Yargıtay, işçi sağlığı ve iş güvenliği kurallarına uymayan işçilerin, uyarıya gerek olmaksızın ve herhangi bir zarar meydana gelip gelmemesine bakılmaksızın işten çıkarılabileceğine karar verdi.

Bursa'da bir fabrikada CNC tezgahında çalışan üç işçi, iddiaya göre tezgahı çalışır halde bırakarak tamirhane bölümünde bir saat uyuma molası vermişlerdi. İş güvenliği kurallarını ihlal ettikleri gerekçesiyle işveren tarafından tazminatsız olarak işten çıkarıldılar. Ancak iş yoğunluğundan yakınan işçiler, bazen birden fazla makineye aynı anda bakmak zorunda kaldıklarını ve bazı durumlarda talimatla makineleri çalışır vaziyette bıraktıklarını savundular.

İşyerinde daha önce bu tür ihlalleri nedeniyle haklarında tutanak tutulmamış olması ve disiplin cezası alınmamış olmaları göz önüne alındığında, mahkeme işçilerin eyleminin haklı fesih seviyesine ulaşmadığı sonucuna vardı.

Davacı işçiler, tazminat ve işe iade talepleri mahkeme tarafından reddedildi. Ancak davacı avukatlarının istinaf başvuruları sonucunda Bölge Adliye Mahkemeleri'nin farklı kararlar vermesi üzerine Yargıtay 9. Hukuk Dairesi bu konuda kesin bir karar verme görevini üstlendi.

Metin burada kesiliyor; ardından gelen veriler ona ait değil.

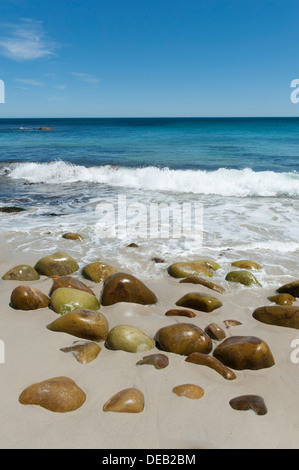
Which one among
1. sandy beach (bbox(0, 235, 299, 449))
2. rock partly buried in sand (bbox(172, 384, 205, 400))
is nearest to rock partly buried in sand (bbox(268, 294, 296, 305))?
sandy beach (bbox(0, 235, 299, 449))

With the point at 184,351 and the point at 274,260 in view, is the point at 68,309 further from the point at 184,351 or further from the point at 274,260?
the point at 274,260

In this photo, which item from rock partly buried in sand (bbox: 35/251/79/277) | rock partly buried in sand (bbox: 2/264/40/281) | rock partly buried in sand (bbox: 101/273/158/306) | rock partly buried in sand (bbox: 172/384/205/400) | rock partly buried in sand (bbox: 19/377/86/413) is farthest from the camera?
rock partly buried in sand (bbox: 35/251/79/277)

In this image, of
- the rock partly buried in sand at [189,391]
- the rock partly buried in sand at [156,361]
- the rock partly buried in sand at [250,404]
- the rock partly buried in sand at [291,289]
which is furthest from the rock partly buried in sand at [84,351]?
the rock partly buried in sand at [291,289]

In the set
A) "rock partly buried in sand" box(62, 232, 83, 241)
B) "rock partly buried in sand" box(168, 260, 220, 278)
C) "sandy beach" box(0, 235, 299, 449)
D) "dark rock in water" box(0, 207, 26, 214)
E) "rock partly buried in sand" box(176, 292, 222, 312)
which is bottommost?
"sandy beach" box(0, 235, 299, 449)

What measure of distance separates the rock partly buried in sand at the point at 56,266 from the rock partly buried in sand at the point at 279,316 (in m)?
2.54

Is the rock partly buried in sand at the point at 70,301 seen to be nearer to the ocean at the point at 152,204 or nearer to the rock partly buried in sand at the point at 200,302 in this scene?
the rock partly buried in sand at the point at 200,302

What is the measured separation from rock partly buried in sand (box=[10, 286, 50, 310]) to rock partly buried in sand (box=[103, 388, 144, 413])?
1.57 m

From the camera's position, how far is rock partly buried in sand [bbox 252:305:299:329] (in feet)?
10.9

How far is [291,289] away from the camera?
4020 millimetres

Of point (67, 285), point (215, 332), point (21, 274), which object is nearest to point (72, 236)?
point (21, 274)

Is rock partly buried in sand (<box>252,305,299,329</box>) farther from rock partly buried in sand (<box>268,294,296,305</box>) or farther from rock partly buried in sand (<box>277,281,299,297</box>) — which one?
rock partly buried in sand (<box>277,281,299,297</box>)

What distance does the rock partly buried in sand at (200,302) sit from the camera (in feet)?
11.8

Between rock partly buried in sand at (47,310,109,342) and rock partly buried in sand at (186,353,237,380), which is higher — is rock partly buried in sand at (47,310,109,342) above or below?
above
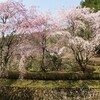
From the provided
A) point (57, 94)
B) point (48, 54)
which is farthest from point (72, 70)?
point (57, 94)

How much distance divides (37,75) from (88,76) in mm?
3709

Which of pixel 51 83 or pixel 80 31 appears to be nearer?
pixel 51 83

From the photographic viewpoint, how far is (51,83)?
24.3m

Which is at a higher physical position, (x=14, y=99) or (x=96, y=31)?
(x=96, y=31)

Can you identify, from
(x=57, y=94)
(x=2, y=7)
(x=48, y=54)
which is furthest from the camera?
(x=48, y=54)

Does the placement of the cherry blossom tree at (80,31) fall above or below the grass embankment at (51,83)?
above

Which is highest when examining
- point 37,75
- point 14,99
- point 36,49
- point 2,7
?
point 2,7

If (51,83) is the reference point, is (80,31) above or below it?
above

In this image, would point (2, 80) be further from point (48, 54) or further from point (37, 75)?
point (48, 54)

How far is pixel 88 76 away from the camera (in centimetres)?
2481

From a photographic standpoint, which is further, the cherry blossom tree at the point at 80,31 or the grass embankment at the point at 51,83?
the cherry blossom tree at the point at 80,31

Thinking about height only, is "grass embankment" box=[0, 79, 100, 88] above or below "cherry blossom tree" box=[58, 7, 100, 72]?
below

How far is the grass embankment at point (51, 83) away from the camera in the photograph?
23.8 metres

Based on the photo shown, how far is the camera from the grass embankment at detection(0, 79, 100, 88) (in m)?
23.8
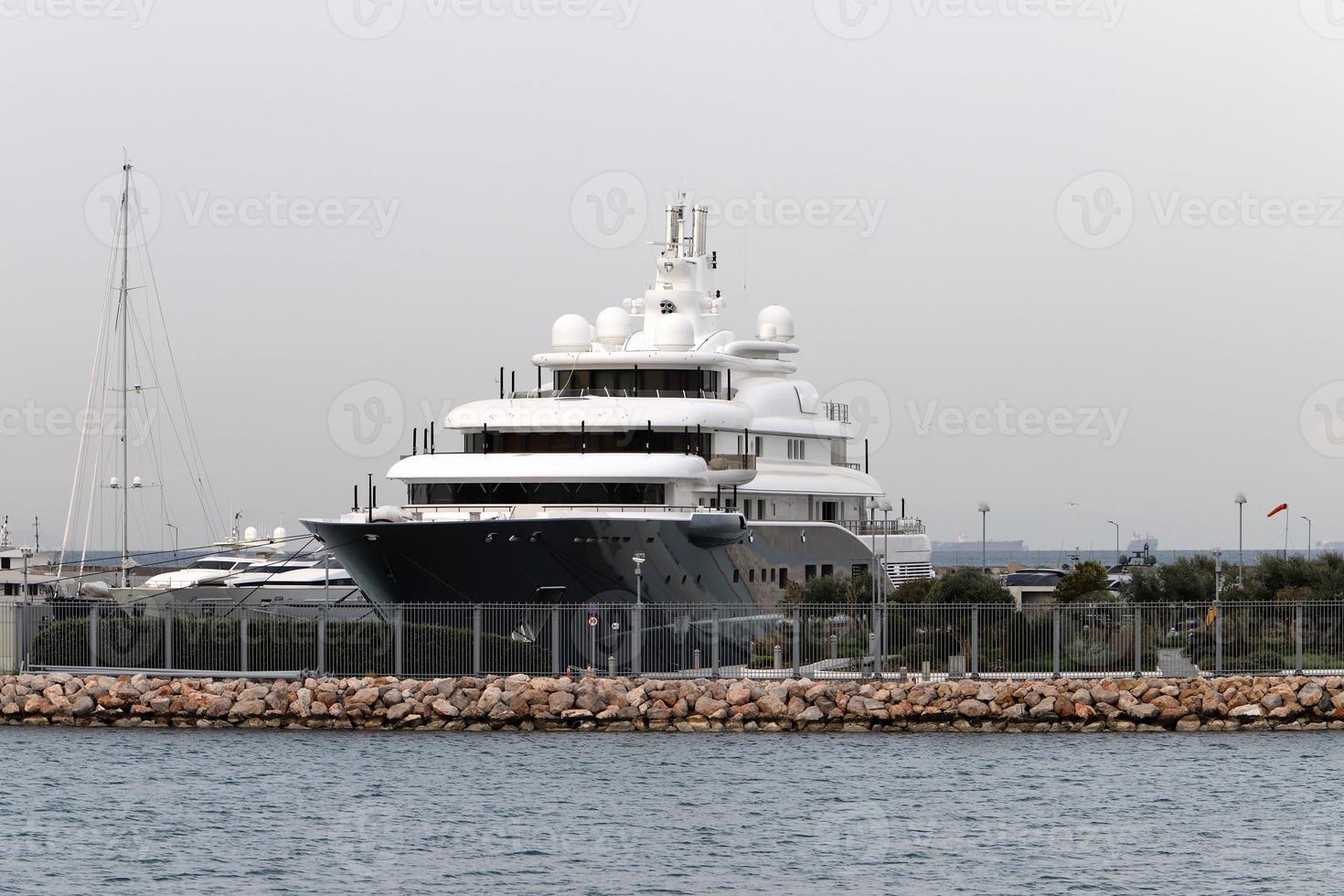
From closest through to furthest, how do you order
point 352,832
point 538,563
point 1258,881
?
point 1258,881 → point 352,832 → point 538,563

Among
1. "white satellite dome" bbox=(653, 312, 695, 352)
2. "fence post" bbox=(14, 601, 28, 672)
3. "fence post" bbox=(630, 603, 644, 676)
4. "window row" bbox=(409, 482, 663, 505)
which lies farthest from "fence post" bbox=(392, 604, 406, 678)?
"white satellite dome" bbox=(653, 312, 695, 352)

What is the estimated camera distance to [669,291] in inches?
2405

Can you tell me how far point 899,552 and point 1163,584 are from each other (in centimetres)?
1160

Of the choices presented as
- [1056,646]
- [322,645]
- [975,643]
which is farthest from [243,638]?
[1056,646]

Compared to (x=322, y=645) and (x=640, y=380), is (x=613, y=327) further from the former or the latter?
(x=322, y=645)

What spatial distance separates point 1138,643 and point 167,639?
19.1 m

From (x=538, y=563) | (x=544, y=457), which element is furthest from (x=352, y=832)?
(x=544, y=457)

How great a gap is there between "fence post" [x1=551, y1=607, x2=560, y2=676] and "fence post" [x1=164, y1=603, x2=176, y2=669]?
7681 mm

Yargıtay kararında, işçinin iş sağlığı ve güvenliği kurallarına kasıtlı bir şekilde uymaması ya da işini ihmal etmesi sonucu işyerinde güvenliği tehlikeye düşürmesi durumunda işverenin derhal haklı bir fesih nedenine sahip olduğu vurgulandı. Ayrıca, işçinin bu tür durumlarda uyarılmasına veya hatırlatmada bulunulmasına gerek olmadığı belirtildi ve herhangi bir zararın oluşmasının da beklenmediği ifade edildi. Bu kararla birlikte işverenlerin iş güvenliği kurallarına uymayan işçilere karşı daha sıkı önlemler alabilecekleri ve haklı bir fesih nedenine sahip olabilecekleri belirtilmiş oldu. Kararda şöyle denildi;

"Gece çalışan işçinin salt uyuması, iş güvenliğini tehlikeye düşürmediği sürece ve daha önceden bu konuda işi aksattığı gerekçesiyle herhangi bir uyarı da yapılmamışsa haklı fesih nedeni olmaz. Bu durumda işçinin bu davranışı nedeniyle uyarılmadan ve bu uyuma eyleminin işyerinde ne tür olumsuzluklara yol açtığı kanıtlanmadan feshin haklı nedene dayandığı kabul edilemez. Görüldüğü üzere feshin haklı nedene dayalı olup olmadığı yapılan işin niteliğine, eylemin tek ya da birden fazla kez gerçekleşmiş olmasına, iş güvenliğinin tehlikeye düşüp düşmediğine bir diğer anlatımla somut olayın özelliğine göre belirlenmelidir. Davalı tanıklarının makinelerin çok pahalı olması nedeniyle tezgah başında durup çalışılması gerektiğini, aksi hâlde hemen durup müdahale edilemeyeceğini ve ciddi maddi zarara yol açılabileceğini, makinenin başında durulması gereken ya da iki makinede aynı anda çalışılmasının mümkün olan işlere CNC takım liderinin karar verdiğini beyan ettikleri görülmektedir. İşçilerin yeterli eğitim, bilgi ve deneyime sahip olmalarına rağmen çalışma saatleri içerisinde kontrol ve gözetimleri altında bulunan tezgahları çalışır vaziyette bırakarak kimseye haber vermeden bir saati aşkın süre ile takımhanede dinlenmeleri ya da uyumalarının iş kazalarına, makine ve malzeme hasarlarına yol açabileceği hususu, yaptıkları işin niteliği ile birlikte değerlendirildiğinde iş güvenliğini tehlikeye düşürür niteliktedir. İş sözleşmesinin feshinden önce işçinin bu konuda uyarılmasına veya işçiye bu konuda hatırlatmada bulunulmasına gerek bulunmadığı gibi belli bir zararın oluşması da gerekmez. Belirtilen sebeplerle uyuşmazlığın iş sözleşmesinin haklı nedenle feshedildiği gerekçesiyle İlk Derece Mahkemelerince kıdem ve ihbar tazminatı taleplerinin reddine karar verilmesinde isabetsizlik bulunmadığı yönündeki Bölge Adliye Mahkemesi 3 ve 9. Hukuk Dairelerinin kararları doğrultusunda giderilmesine karar vermek gerekmiştir."